Hybridoma supernatant containing anti–sarcomeric myosin heavy chain mAbs MF20 (gift of D.A. Fischman, Cornell Univ. Med. College) and F59 (gift of Frank Stockdale, Stanford Univ.) were used at dilutions of 1:100 and 1:10, respectively. Endothelial cells were identified using either anti–Flk-1 mAb (Santa Cruz Biotechnology, Santa Cruz, CA) at 1:40 or anti-vWF pAb (Sigma) at 1:200. Smooth muscle cells were identified by immunostaining with anti–α smooth muscle actin (clone 1A4) from Sigma at 1:200. Secondary antibodies conjugated to Alexa fluorophores (Molecular Probes) were used at dilutions of 1:100. When necessary, anti-mouse IgG2b secondary antibody conjugated to Alexa 594 and anti-mouse IgG1 Alexa 488 were used in samples reacted with MF20 (IgG2b) in conjunction with other IgG1 mAbs.

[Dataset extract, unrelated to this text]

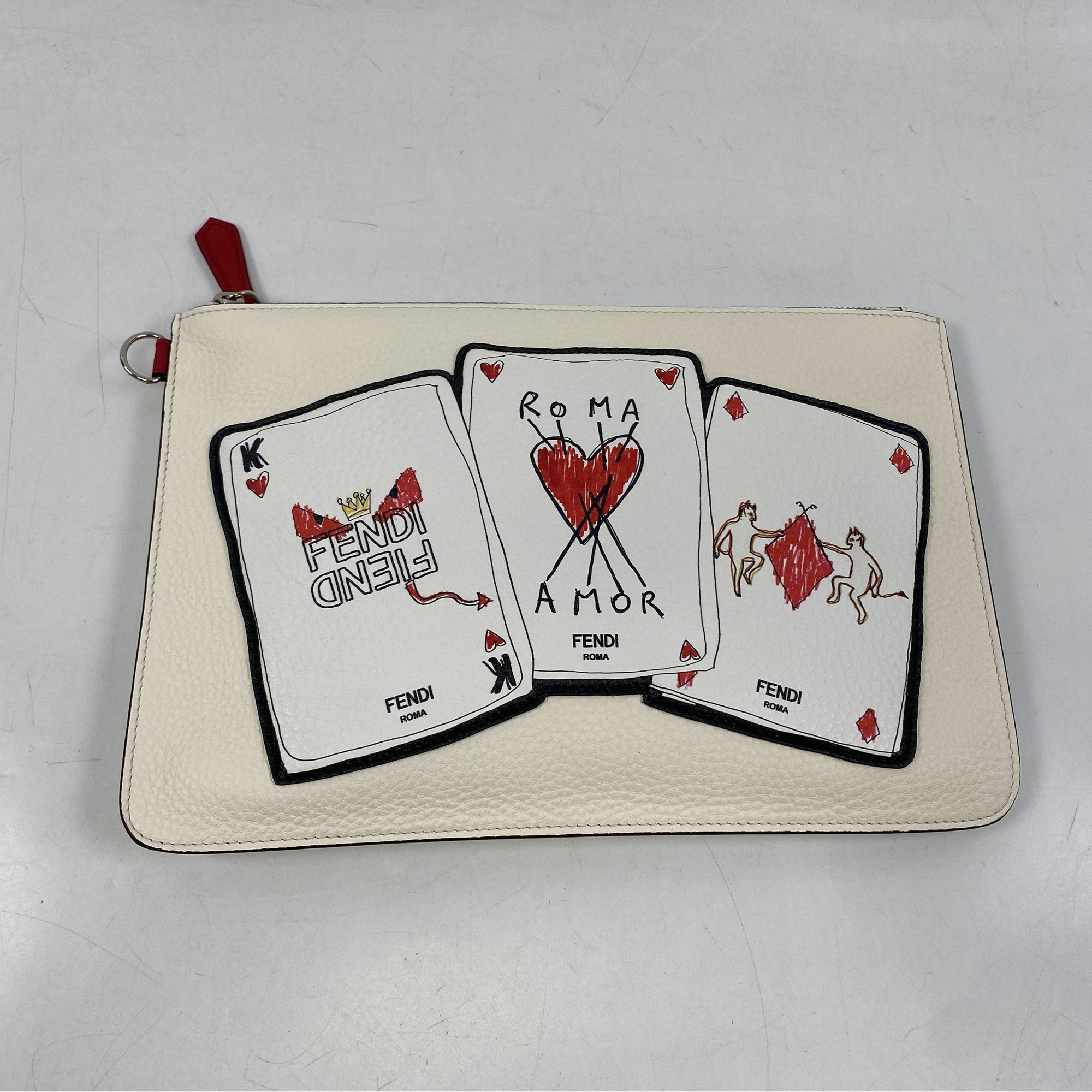 フェンディ トランプ柄 クラッチバッグ 白 レザー Aランク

The sense and antisense probes for vWF fluorescence in situ hybridization (FISH) analysis were generated from E17 chick heart cDNA. A 525-bp amplicon corresponding to nucleotides 7957 to 8481 of the vWF cDNA was generated by PCR using forward (5′TCACTTCAGGATGGCTGTGA3′) and reverse (5′GGAGAGAAAATGAGGCTTGC3′) primers. The PCR product was cloned into pCRII-Topo TA Vector (Invitrogen) according to the manufacturer's protocol and recombinant plasmids were isolated with the vWF cDNA in both forward and reverse directions (pCRII-vWF-F and pCRII-vWF-R). Sequence analysis was performed in sense and antisense directions on both plasmids and showed 100% match to the chicken vWF.

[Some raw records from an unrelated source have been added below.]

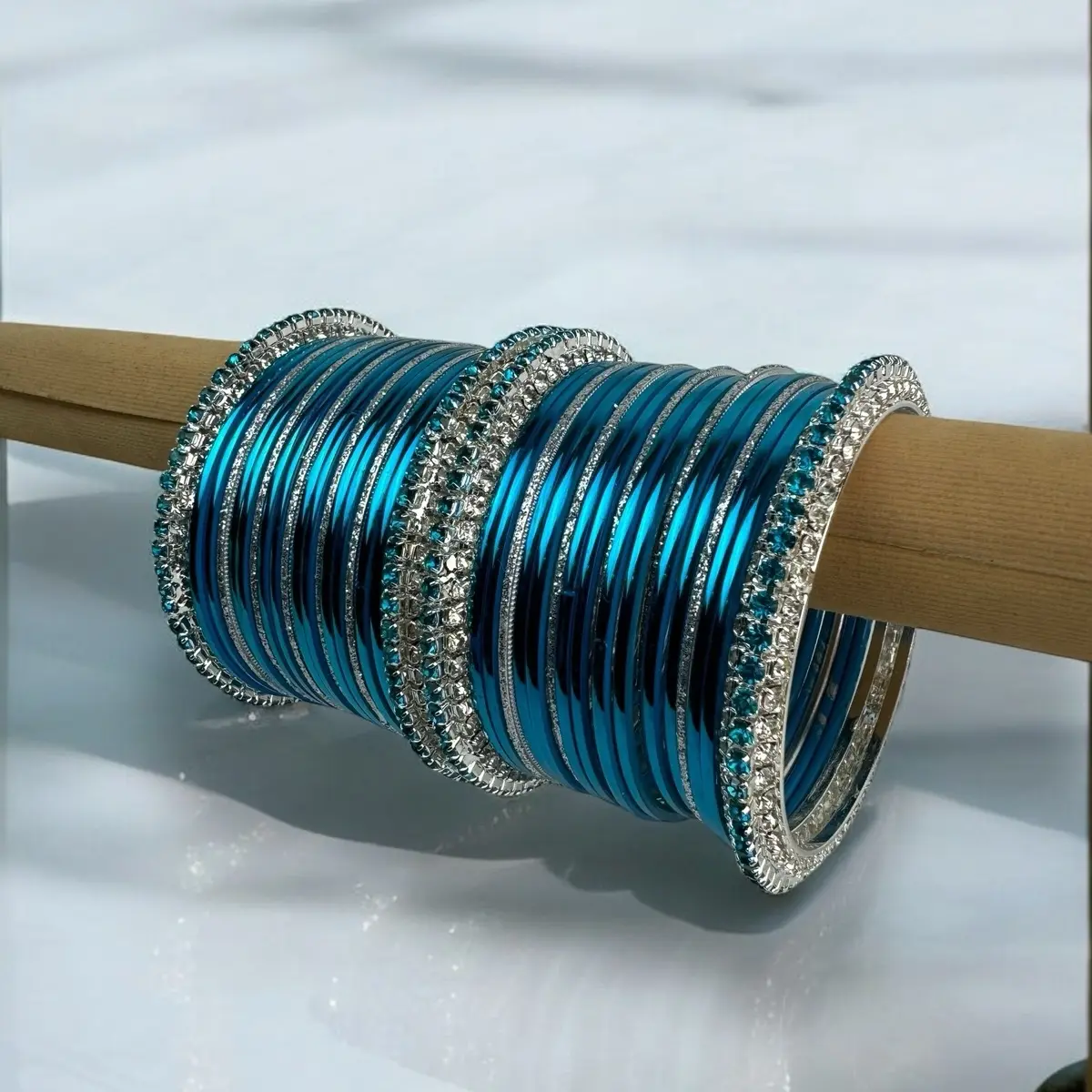 Chain kara gold / silver bangle set, simple Shiny Crystal churi kara bangle set, indian , pakistani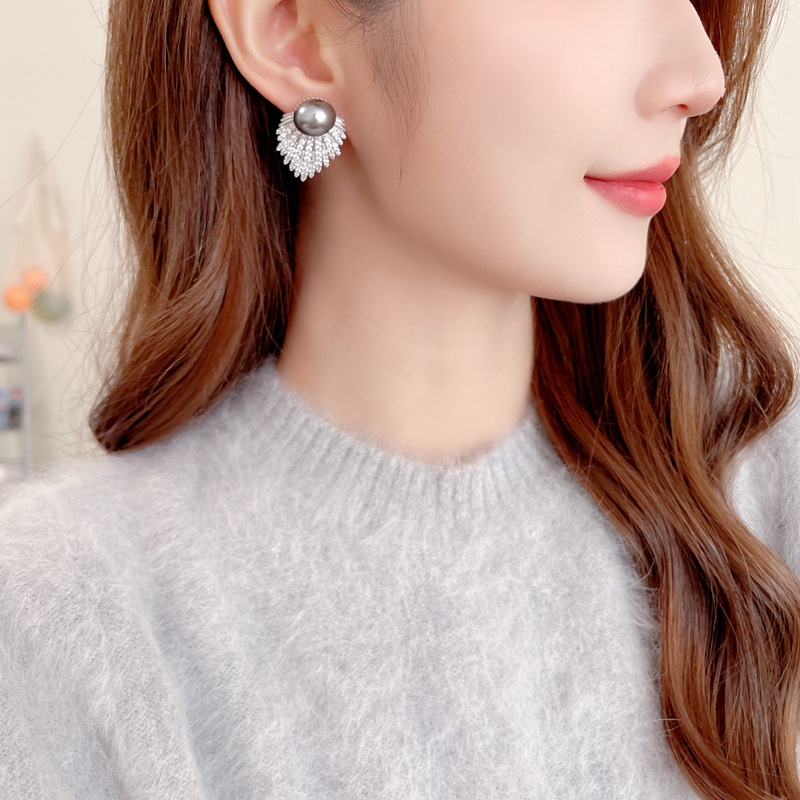 ต่างหูแฟชั่น ประดับมุก พลอยเทียม หรูหรา สไตล์เรโทร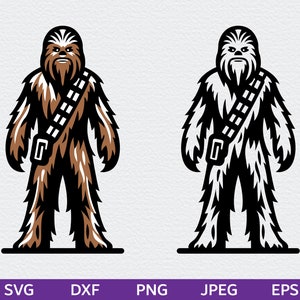 SVG PNG Chewbacca, Chewie cricut and silhouette cut file, Chewie clip art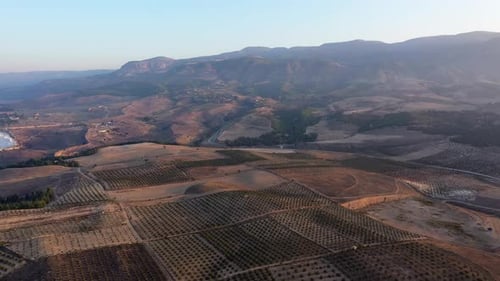 Drone View of Beautiful Agricultural Landscape with Mountains and Farmland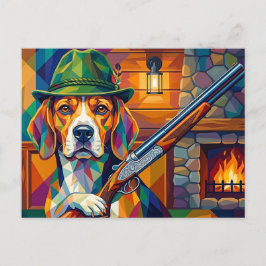 Beagle Jäger Pop Art – Moderner Jagdhund Postkarte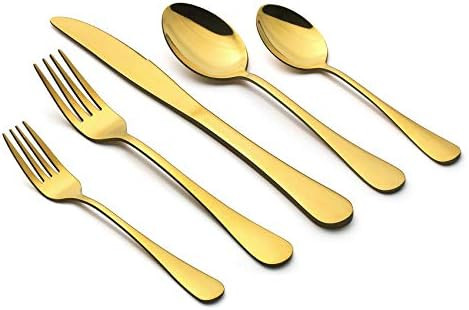 Gold Silverware Set, LIANYU 20 Piece Stainless Steel Flatware Cutlery Set for 4, Gold Mirror Fini... | Amazon (US)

Alexa 488–labeled vWF sense and antisense cRNA probes were generated using T7 polymerase and the FISH Tag DNA Green Kit (Invitrogen) and hybridized to cultured E3 heart cells using the mRNAlocator Kit under RNase-free conditions. Before hybridization, heart cells were fixed with 4% PFA in PBS for 10 min, permeabilized in absolute methanol for 10 min, and washed in 50 mM Tris buffer pH 7.5. After hybridization, the cells were washed at 55°C in 4× standard saline citrate (SSC), 1 mM dithiothreitol (DTT) for 5 min and then 2× SSC, 1 mM DTT for 30 min. The cells were then treated with RNase A (provided in the mRNAlocator kit) at 37°C for 30 min with gentle agitation, washed at 55°C in 2× SSC, 1 mM DTT for 30 min and then with 0.1× SSC for 30 min.

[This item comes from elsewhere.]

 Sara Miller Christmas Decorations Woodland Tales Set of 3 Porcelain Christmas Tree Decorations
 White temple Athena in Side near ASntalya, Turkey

vWF mRNA⁺ and MyHC⁺ cells were identified by immunostaining with anti–Alexa Fluor 488 and anti–sarcomeric myosin antibodies. In brief, hybridized and washed cultures were blocked in 1% BSA, 0.05% tween-20 in 2× SSC (SSC blocking solution) for 20 min and incubated with anti–Alexa Fluor 488 pAb (Invitrogen) and MF20 for 2 hr at 1:100 dilutions at RT. After three 5-min washes with SSC blocking solution, the cultures were incubated with anti-rabbit and anti-mouse secondary antibodies conjugated to Alexa 488 and 594, respectively, and washed again with blocking solution for 0.5 to 1 hr at room temperature. After a final wash with 2× SSC, the cells were rinsed in distilled water and mounted in gelvatol (Air Products) with 100 mg/ml DABCO (Sigma). Images were obtained as described above.